Records from a data collection:
════

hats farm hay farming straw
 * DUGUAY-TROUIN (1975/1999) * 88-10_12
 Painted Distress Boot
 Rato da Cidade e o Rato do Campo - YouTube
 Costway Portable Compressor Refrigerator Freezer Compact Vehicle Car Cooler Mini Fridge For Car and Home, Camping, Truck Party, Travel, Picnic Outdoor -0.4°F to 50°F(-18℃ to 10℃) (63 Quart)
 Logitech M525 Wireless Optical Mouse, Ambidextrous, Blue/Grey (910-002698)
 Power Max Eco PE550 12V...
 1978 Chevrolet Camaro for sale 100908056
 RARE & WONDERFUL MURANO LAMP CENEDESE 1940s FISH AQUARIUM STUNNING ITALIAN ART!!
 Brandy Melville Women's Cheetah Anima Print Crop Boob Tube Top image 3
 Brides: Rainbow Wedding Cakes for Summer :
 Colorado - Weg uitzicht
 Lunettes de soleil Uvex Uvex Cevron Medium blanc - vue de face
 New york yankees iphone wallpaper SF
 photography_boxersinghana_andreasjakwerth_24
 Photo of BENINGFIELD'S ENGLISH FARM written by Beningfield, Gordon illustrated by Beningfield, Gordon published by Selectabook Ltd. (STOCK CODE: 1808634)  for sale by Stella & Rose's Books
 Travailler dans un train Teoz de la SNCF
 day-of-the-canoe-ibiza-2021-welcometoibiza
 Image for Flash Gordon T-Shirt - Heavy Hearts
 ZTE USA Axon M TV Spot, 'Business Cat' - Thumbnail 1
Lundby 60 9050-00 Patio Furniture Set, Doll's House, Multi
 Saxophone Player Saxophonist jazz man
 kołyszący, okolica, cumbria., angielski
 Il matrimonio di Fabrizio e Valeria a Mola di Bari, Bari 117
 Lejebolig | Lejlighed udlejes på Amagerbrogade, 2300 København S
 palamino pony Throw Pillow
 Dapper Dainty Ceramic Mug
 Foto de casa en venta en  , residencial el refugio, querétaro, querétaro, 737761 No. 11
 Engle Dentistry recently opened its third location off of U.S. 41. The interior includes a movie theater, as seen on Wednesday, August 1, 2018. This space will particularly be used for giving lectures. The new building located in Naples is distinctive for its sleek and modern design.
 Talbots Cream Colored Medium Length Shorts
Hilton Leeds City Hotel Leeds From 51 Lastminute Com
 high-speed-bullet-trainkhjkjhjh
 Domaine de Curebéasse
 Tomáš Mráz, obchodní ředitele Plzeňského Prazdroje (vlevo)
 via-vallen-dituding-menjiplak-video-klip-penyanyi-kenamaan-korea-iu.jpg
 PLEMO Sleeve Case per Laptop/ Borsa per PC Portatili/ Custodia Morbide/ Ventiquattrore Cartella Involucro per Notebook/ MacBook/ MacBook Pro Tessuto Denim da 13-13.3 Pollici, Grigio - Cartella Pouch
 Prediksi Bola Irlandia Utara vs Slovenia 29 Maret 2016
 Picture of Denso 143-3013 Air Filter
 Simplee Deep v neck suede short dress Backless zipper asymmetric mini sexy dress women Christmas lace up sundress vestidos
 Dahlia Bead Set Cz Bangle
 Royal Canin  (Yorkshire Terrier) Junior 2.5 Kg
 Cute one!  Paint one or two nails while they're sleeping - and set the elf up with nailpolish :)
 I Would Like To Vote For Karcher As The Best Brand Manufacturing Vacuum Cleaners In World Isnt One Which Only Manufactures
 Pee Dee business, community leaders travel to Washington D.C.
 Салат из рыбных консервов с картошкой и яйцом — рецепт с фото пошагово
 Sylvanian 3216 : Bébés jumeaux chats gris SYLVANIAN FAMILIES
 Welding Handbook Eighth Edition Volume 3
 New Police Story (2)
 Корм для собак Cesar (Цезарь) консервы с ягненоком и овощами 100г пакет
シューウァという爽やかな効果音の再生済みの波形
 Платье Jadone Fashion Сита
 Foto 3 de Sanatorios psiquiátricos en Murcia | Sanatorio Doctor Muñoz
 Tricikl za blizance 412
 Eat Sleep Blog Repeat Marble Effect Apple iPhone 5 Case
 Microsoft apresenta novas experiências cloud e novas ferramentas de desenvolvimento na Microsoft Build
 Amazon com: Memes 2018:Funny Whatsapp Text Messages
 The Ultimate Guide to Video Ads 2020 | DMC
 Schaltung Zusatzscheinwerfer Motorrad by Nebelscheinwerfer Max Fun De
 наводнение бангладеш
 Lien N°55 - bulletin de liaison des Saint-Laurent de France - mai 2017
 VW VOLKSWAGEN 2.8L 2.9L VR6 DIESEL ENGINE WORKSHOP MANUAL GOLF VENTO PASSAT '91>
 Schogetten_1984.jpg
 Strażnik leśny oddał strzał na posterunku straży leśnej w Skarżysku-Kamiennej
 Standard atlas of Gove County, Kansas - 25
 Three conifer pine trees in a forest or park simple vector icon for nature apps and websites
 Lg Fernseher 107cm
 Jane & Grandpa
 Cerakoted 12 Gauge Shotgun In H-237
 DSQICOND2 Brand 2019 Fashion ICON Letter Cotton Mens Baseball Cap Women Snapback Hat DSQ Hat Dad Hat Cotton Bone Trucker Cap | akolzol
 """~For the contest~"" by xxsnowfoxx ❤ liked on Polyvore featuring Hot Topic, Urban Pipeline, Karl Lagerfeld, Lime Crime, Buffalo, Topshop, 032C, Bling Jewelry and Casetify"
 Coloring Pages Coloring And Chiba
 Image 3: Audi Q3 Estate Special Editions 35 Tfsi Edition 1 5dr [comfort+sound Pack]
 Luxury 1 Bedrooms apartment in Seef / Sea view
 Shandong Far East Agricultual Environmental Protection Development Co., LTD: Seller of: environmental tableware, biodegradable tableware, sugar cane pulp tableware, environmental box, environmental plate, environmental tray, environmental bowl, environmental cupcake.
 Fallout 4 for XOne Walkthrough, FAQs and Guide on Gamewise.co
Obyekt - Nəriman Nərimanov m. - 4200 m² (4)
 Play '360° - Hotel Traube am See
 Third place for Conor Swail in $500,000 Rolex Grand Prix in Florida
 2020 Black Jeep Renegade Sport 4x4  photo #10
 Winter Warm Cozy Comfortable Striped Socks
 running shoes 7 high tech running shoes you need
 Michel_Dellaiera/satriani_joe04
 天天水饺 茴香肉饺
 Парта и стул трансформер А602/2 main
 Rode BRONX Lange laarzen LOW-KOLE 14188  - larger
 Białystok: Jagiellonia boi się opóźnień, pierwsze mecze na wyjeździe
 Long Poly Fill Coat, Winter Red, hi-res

════

*Task to carry out*
Every entry above needs to be written out again exactly.

*Task answer*
hats farm hay farming straw
 * DUGUAY-TROUIN (1975/1999) * 88-10_12
 Painted Distress Boot
 Rato da Cidade e o Rato do Campo - YouTube
 Costway Portable Compressor Refrigerator Freezer Compact Vehicle Car Cooler Mini Fridge For Car and Home, Camping, Truck Party, Travel, Picnic Outdoor -0.4°F to 50°F(-18℃ to 10℃) (63 Quart)
 Logitech M525 Wireless Optical Mouse, Ambidextrous, Blue/Grey (910-002698)
 Power Max Eco PE550 12V...
 1978 Chevrolet Camaro for sale 100908056
 RARE & WONDERFUL MURANO LAMP CENEDESE 1940s FISH AQUARIUM STUNNING ITALIAN ART!!
 Brandy Melville Women's Cheetah Anima Print Crop Boob Tube Top image 3
 Brides: Rainbow Wedding Cakes for Summer :
 Colorado - Weg uitzicht
 Lunettes de soleil Uvex Uvex Cevron Medium blanc - vue de face
 New york yankees iphone wallpaper SF
 photography_boxersinghana_andreasjakwerth_24
 Photo of BENINGFIELD'S ENGLISH FARM written by Beningfield, Gordon illustrated by Beningfield, Gordon published by Selectabook Ltd. (STOCK CODE: 1808634)  for sale by Stella & Rose's Books
 Travailler dans un train Teoz de la SNCF
 day-of-the-canoe-ibiza-2021-welcometoibiza
 Image for Flash Gordon T-Shirt - Heavy Hearts
 ZTE USA Axon M TV Spot, 'Business Cat' - Thumbnail 1
Lundby 60 9050-00 Patio Furniture Set, Doll's House, Multi
 Saxophone Player Saxophonist jazz man
 kołyszący, okolica, cumbria., angielski
 Il matrimonio di Fabrizio e Valeria a Mola di Bari, Bari 117
 Lejebolig | Lejlighed udlejes på Amagerbrogade, 2300 København S
 palamino pony Throw Pillow
 Dapper Dainty Ceramic Mug
 Foto de casa en venta en  , residencial el refugio, querétaro, querétaro, 737761 No. 11
 Engle Dentistry recently opened its third location off of U.S. 41. The interior includes a movie theater, as seen on Wednesday, August 1, 2018. This space will particularly be used for giving lectures. The new building located in Naples is distinctive for its sleek and modern design.
 Talbots Cream Colored Medium Length Shorts
Hilton Leeds City Hotel Leeds From 51 Lastminute Com
 high-speed-bullet-trainkhjkjhjh
 Domaine de Curebéasse
 Tomáš Mráz, obchodní ředitele Plzeňského Prazdroje (vlevo)
 via-vallen-dituding-menjiplak-video-klip-penyanyi-kenamaan-korea-iu.jpg
 PLEMO Sleeve Case per Laptop/ Borsa per PC Portatili/ Custodia Morbide/ Ventiquattrore Cartella Involucro per Notebook/ MacBook/ MacBook Pro Tessuto Denim da 13-13.3 Pollici, Grigio - Cartella Pouch
 Prediksi Bola Irlandia Utara vs Slovenia 29 Maret 2016
 Picture of Denso 143-3013 Air Filter
 Simplee Deep v neck suede short dress Backless zipper asymmetric mini sexy dress women Christmas lace up sundress vestidos
 Dahlia Bead Set Cz Bangle
 Royal Canin  (Yorkshire Terrier) Junior 2.5 Kg
 Cute one!  Paint one or two nails while they're sleeping - and set the elf up with nailpolish :)
 I Would Like To Vote For Karcher As The Best Brand Manufacturing Vacuum Cleaners In World Isnt One Which Only Manufactures
 Pee Dee business, community leaders travel to Washington D.C.
 Салат из рыбных консервов с картошкой и яйцом — рецепт с фото пошагово
 Sylvanian 3216 : Bébés jumeaux chats gris SYLVANIAN FAMILIES
 Welding Handbook Eighth Edition Volume 3
 New Police Story (2)
 Корм для собак Cesar (Цезарь) консервы с ягненоком и овощами 100г пакет
シューウァという爽やかな効果音の再生済みの波形
 Платье Jadone Fashion Сита
 Foto 3 de Sanatorios psiquiátricos en Murcia | Sanatorio Doctor Muñoz
 Tricikl za blizance 412
 Eat Sleep Blog Repeat Marble Effect Apple iPhone 5 Case
 Microsoft apresenta novas experiências cloud e novas ferramentas de desenvolvimento na Microsoft Build
 Amazon com: Memes 2018:Funny Whatsapp Text Messages
 The Ultimate Guide to Video Ads 2020 | DMC
 Schaltung Zusatzscheinwerfer Motorrad by Nebelscheinwerfer Max Fun De
 наводнение бангладеш
 Lien N°55 - bulletin de liaison des Saint-Laurent de France - mai 2017
 VW VOLKSWAGEN 2.8L 2.9L VR6 DIESEL ENGINE WORKSHOP MANUAL GOLF VENTO PASSAT '91>
 Schogetten_1984.jpg
 Strażnik leśny oddał strzał na posterunku straży leśnej w Skarżysku-Kamiennej
 Standard atlas of Gove County, Kansas - 25
 Three conifer pine trees in a forest or park simple vector icon for nature apps and websites
 Lg Fernseher 107cm
 Jane & Grandpa
 Cerakoted 12 Gauge Shotgun In H-237
 DSQICOND2 Brand 2019 Fashion ICON Letter Cotton Mens Baseball Cap Women Snapback Hat DSQ Hat Dad Hat Cotton Bone Trucker Cap | akolzol
 """~For the contest~"" by xxsnowfoxx ❤ liked on Polyvore featuring Hot Topic, Urban Pipeline, Karl Lagerfeld, Lime Crime, Buffalo, Topshop, 032C, Bling Jewelry and Casetify"
 Coloring Pages Coloring And Chiba
 Image 3: Audi Q3 Estate Special Editions 35 Tfsi Edition 1 5dr [comfort+sound Pack]
 Luxury 1 Bedrooms apartment in Seef / Sea view
 Shandong Far East Agricultual Environmental Protection Development Co., LTD: Seller of: environmental tableware, biodegradable tableware, sugar cane pulp tableware, environmental box, environmental plate, environmental tray, environmental bowl, environmental cupcake.
 Fallout 4 for XOne Walkthrough, FAQs and Guide on Gamewise.co
Obyekt - Nəriman Nərimanov m. - 4200 m² (4)
 Play '360° - Hotel Traube am See
 Third place for Conor Swail in $500,000 Rolex Grand Prix in Florida
 2020 Black Jeep Renegade Sport 4x4  photo #10
 Winter Warm Cozy Comfortable Striped Socks
 running shoes 7 high tech running shoes you need
 Michel_Dellaiera/satriani_joe04
 天天水饺 茴香肉饺
 Парта и стул трансформер А602/2 main
 Rode BRONX Lange laarzen LOW-KOLE 14188  - larger
 Białystok: Jagiellonia boi się opóźnień, pierwsze mecze na wyjeździe
 Long Poly Fill Coat, Winter Red, hi-res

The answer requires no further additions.